Spec-Driven Development in the AI Era: Stop Stalling with Output Contracts¶
TL;DR: Fix the output contract (a consistent output shape) first, then define acceptance criteria for pass/fail—AI collaboration becomes far less likely to stall.
The more you delegate implementation to AI, the easier it is to stall without knowing why. The root cause is rarely skill; it is the absence of intermediate outcomes that can be judged. This article generalizes the lessons into three principles: output contracts, visibility, and acceptance.
Target Audience
- People who want to build with AI but often lose direction mid-project
Key Points¶
- A clear model of why AI projects stall
- A restartable workflow centered on output contracts
- A clean separation of spec, design, and acceptance
Why projects stall: it is structural¶
No intermediate outcomes¶
You only have a goal and a starting point. Without evaluable milestones, nobody knows what “done” means next.

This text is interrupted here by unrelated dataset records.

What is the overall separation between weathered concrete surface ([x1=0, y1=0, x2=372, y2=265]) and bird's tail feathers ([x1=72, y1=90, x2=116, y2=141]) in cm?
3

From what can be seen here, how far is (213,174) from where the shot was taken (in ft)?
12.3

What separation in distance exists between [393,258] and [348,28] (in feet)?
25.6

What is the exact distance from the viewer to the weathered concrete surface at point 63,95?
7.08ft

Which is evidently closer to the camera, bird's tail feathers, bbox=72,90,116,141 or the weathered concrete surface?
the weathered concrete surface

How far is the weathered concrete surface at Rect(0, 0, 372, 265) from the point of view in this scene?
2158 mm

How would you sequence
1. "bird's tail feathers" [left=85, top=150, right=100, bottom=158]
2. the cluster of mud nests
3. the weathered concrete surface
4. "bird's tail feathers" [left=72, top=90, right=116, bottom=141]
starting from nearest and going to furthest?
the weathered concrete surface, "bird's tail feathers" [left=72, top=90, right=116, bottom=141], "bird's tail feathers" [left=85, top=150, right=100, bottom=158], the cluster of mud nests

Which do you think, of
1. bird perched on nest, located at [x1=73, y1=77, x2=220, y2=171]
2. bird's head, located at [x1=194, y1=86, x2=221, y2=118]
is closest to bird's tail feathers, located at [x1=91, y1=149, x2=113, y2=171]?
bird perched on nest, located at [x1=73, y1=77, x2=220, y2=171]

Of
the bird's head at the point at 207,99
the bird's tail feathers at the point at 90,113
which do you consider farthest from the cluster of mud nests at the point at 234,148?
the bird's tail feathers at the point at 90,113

Foundation work comes before visibility¶
When the base is built first, visible progress is delayed. A long invisible phase kills momentum.
No pass/fail oracle¶
If there is no fixed input and expected output, correctness cannot be judged. Reviews stop, and improvements stop with them.
Stalling is a design problem, not a capability problem
Without checkable outcomes, both AI and humans get stuck.
Three principles that make restarts possible¶
Principle 1: Fix the output contract¶
Lock the shape of the output before you lock the logic. Field meanings and slots should remain stable while the internals evolve.
The minimum contract is simply “the same slots every time.” A short template is enough.
{
"as_of": "YYYY-MM-DD",
"decision": "Proceed|Caution|Pause",
"summary": "...",
"reasons": ["...", "...", "..."],
"proposal": "...",
"confidence": 0.0,
"data_health": {"freshness_hours": 0, "missing": []},
"version": "brief.v1"
}
Principle 2: Review outputs, not code¶
People can judge outputs faster than code. Keep change units small enough to compare before/after outputs at a glance.
The smallest acceptance set is fixed inputs, expected outputs, and a diff rule. This level is enough.
- Input:
fixtures/input_case_01.json - Expected:
expected/output_case_01.json - Rule: when a diff appears, record the reason in the output reasons
Concrete acceptance example
- "decision": "Proceed"
+ "decision": "Caution"
Principle 3: Track work by “empty slots”¶
Manage tasks as missing output slots, not features. This keeps next actions obvious and reduces thrashing.
A short-cycle roadmap¶
- Handcraft a few days of outputs to align on the “right shape”
- Fill the minimum visible fields first
- Expose data health early and define missing-data behavior
- Add one indicator at a time and stabilize explanation templates
- Connect judgment and proposals gradually to avoid sharp swings
Rolling back after changing the output contract
Increment the version field (e.g., brief.v1 → brief.v2) and archive old expected outputs in expected/v1/. If diffs grow too large, roll back to the previous version and reassess.
AI request example¶
Requests can be short, but stating deliverables, non-goals, and forbidden changes reduces drift.
【Purpose】Auto-judge the decision field in the daily report
【Deliverable】Output matching fixtures/input_01.json → expected/output_01.json
【Non-goal】UI implementation, data fetching logic
【Forbidden changes】JSON field names, version field format
【Acceptance】Pass if diff is empty; if diff exists, append reason to reasons field
Failure patterns and how to avoid them¶
- Oversized specs: split until change units are small
- Invisible progress: prioritize visible outputs
- No acceptance checks: judge by output diffs
- Uncertain domains: switch to a hypothesis-and-validation loop
Summary¶
Spec-driven development in the AI era is not about thicker specs; it is about stronger output contracts and acceptance. When outcomes are visible and judgeable, progress resumes. Start by defining the single output you want to see every day.